Bugün, hemen hemen babaların birçoğu, çocuklarından yakınırlar. Konuşmalarından tutun da, giyinişlerine varıncaya değin onların her türlü davranışlarını sert bir tenkit süzgecinden geçirirler. Ölçüleri de kendi çocukluklarıdır. İsterler ki çocukları, kendilerinin minyatür bir örneği olsun.

Çocuklarından yakınan babalar, kendi çocukluklarını unutmuş gibidirler. Bilmezler ki, bir zamanlar kendi babaları da aynı şekilde onlardan yakınmışlardı. Tıpkı kendilerinin şimdi yaptıkları gibi, babaları onlara: “Biz çocukken böyle miydik? Sinema nedir bilmez, maçı tanımaz, büyüklerimizin sözlerinden dışarı çıkmazdık. Ya şimdikiler? Nerdeee,” demişlerdi, ama bunları bilen, hatırlayan mı var?

Geçmişi tozpembe, eksiksiz ve kusursuz gösterme, sanki insanoğlunun yaradılışında gizlidir. Her kuşak kendinden bir sonrakini beğenmez. Fakat kendi zamanını göklere çıkarır. Bu evrensel gerçek böylece sürüp gider. Babaların bu tutumu hayatın gidişine karşıttır. Çünkü hayat hızla değişiyor. Bu değişme, ister istemez dilde, düşünüşte, zevkte ve giyinişte, kısaca her alanda kendini gösterecektir. Daha açıkçası, babalarla çocuklar arasında düşünüş ve davranış yönünden bir farklılık olacaktır. Bu doğaldır. Eğer yoksa toplum yerinde sayıyor, ilerlemiyor demektir. Bu doğal gerçeği anlamayan babalar, çocuklarına günlük hayatı zehir ederler. Onları her yerde, hemen her durumda, yerer, azarlar, paylarlar.

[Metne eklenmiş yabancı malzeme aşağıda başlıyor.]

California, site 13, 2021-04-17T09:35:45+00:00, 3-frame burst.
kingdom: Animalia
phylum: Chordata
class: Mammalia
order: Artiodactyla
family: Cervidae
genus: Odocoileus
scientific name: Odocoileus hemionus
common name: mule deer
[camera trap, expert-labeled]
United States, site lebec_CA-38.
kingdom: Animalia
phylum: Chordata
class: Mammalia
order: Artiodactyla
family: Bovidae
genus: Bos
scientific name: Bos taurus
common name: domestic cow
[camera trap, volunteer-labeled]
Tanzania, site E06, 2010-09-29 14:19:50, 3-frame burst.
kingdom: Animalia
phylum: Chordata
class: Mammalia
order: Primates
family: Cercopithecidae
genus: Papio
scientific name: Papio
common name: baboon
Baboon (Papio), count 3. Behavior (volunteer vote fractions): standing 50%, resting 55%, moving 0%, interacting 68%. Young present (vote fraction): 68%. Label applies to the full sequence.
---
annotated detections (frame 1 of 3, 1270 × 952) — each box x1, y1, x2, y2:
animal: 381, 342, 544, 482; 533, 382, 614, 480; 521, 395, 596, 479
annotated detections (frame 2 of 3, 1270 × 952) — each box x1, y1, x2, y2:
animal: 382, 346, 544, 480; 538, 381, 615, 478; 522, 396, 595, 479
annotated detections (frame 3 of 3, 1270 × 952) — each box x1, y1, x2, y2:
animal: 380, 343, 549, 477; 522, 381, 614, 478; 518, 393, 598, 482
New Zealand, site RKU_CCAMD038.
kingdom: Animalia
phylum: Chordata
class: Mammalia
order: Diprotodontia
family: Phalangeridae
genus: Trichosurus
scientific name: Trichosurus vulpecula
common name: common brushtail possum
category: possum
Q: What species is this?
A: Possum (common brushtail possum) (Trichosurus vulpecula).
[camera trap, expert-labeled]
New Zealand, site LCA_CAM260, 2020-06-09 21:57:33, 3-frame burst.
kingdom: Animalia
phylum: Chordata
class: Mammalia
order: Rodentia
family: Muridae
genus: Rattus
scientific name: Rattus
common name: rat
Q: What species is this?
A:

BÖYLE BİR ORTAMDA YETİŞEN ÇOCUKLAR, MUTSUZDUR. AİLE HAYATINA KARŞI ONDA BİR SOĞUMA BAŞLAR. BABASINI SEVMEZ, ONA KARŞI İÇİ ÖFKE İLE DOLUDUR. ZAMAN ZAMAN BU ÖFKENİN TAŞTIĞI DA OLUR; BÖYLECE AİLEDE HUZURSUZLUK İYİDEN İYİYE ARTAR. BABA, KENDİ OTORİTESİNİ, ÇOCUK DA KİŞİLİĞİNİ KORUMA GÜDÜSÜYLE İYİCE SERTLEŞİRLER.

Çocukluğu böyle bir hava içerisinde geçen biriniz yarın baba olduğu zaman aynı davranışlarda bulunabileceğini söylemek, gerçeğe aykırı olmaz herhalde. Bu yönden babaların temel sorumluluklarından biri, çocukluğa hak tanımaktır. Ömrün bu renkli bölümünü eğitsel değeri olmayan baskılarla soldurmak, haksızlıktır. Onun için çocukları tanıma ve onların farklı davranışlarını hayatın değişimine bağlama gerekir…”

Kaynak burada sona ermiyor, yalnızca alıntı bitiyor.